I spend my morning working out and making my best attempt at grocery shopping. Jax talks in his sleep. The last whole night we spent together he told me all about some cookies he used to eat as a kid—something to do with wheels, wagons, and jam. That boy and his jam. I find something fitting the description in the global foods section at the grocery, and buy him some actual jam too, because he’s run out and we’re domesticated as fuck right now.

Then I go home and dump it all in my apartment before I head down to work.

I have a busy day. Payroll and staff schedules keep me occupied right up until the bar opens for happy hour. I’m not in the mood for people, or faking a sunny disposition. I dodge the bar and roam around, restless, checking my phone every ten minutes to see when Jax is coming home, and where he’s planning on laying his head for the night. I rarely ask him to stay with me, I let him choose, but tonight I just need him close. I don’t know why, I just do.

So tell him.

No. Because that would mean missing out on hours of yearning for something he’d willingly give me if I’d just fucking ask, and where’s the “fun” in that?
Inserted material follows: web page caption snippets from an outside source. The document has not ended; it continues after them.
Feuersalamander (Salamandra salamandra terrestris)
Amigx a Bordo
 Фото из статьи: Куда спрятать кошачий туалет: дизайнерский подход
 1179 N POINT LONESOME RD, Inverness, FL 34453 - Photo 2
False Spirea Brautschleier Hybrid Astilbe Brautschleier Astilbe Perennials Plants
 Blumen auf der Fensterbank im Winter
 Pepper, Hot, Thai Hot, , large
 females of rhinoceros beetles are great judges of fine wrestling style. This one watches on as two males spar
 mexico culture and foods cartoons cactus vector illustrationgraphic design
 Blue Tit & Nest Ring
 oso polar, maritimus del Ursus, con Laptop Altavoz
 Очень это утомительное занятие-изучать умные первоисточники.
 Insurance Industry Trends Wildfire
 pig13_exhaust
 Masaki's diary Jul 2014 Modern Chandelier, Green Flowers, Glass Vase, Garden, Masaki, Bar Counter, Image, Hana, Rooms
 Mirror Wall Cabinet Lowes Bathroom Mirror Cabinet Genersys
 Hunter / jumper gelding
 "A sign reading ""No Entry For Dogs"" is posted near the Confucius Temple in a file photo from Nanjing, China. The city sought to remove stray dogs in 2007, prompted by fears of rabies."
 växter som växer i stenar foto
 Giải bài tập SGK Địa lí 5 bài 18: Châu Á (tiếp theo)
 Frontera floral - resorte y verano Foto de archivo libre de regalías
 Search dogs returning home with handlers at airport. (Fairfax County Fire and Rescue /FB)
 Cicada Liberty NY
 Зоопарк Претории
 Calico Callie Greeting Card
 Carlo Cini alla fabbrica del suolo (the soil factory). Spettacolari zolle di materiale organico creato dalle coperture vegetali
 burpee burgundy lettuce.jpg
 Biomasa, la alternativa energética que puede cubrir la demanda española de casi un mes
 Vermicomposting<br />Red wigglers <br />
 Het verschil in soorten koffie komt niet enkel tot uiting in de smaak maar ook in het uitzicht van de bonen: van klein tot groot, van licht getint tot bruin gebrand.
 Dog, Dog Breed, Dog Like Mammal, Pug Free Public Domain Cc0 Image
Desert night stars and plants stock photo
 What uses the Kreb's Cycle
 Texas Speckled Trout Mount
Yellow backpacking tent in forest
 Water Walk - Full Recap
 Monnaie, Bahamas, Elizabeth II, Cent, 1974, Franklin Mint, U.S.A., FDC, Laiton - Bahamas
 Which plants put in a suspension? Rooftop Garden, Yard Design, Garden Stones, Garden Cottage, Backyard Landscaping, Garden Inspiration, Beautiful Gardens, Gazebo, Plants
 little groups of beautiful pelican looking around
Happy hour has passed by the time my phone buzzes in my pocket. I’m on the bar, covering staff breaks, and I don’t get a moment to reach for it. Resentment seeps out of me, and I struggle to keep up the facade of caring what the whole damn world wants to drink. My bland smiles start to hurt.

Rainn gives me a look. He’s better at this than I am. Dude can charm the birds from the trees when he wants to, and I gladly let him take my place.

Away from the bar, the tension in my chest fades. I finally find my phone and read the three messages Jax has sent me in the last hour.

Jax:Back at HQ. Might be a while

Jax:Leaving now

Jax:You’re busy. I’ll be next door for a bit

Next door. It takes a minute to compute that he means the Veritas side of V and V, the bookstore I rarely have cause to visit. I give Rainn the signal that I’m stepping out, then I follow the pull in my chest out of the bar and into the cozy space where it all began for V and V. Even without spotting Jax at one of the tables by the window, I get hit with an instant wave of calm. I’m not a book person, but this place has good vibes, man.

Then I do spot him and I feel like I’ve swallowed a fucking benzo.

I weave my way through the shelves and tables to where Jax is folded into an armchair, ear buds jammed into his ears as he glowers at his laptop on the thick wooden desk in front of him. The scene is all kinds of cute. I wonder if he’s watching the lynx footage for the thousandth time. I take a peek over his shoulder and see a freeze frame of my own face. Awesome. That’ll teach me.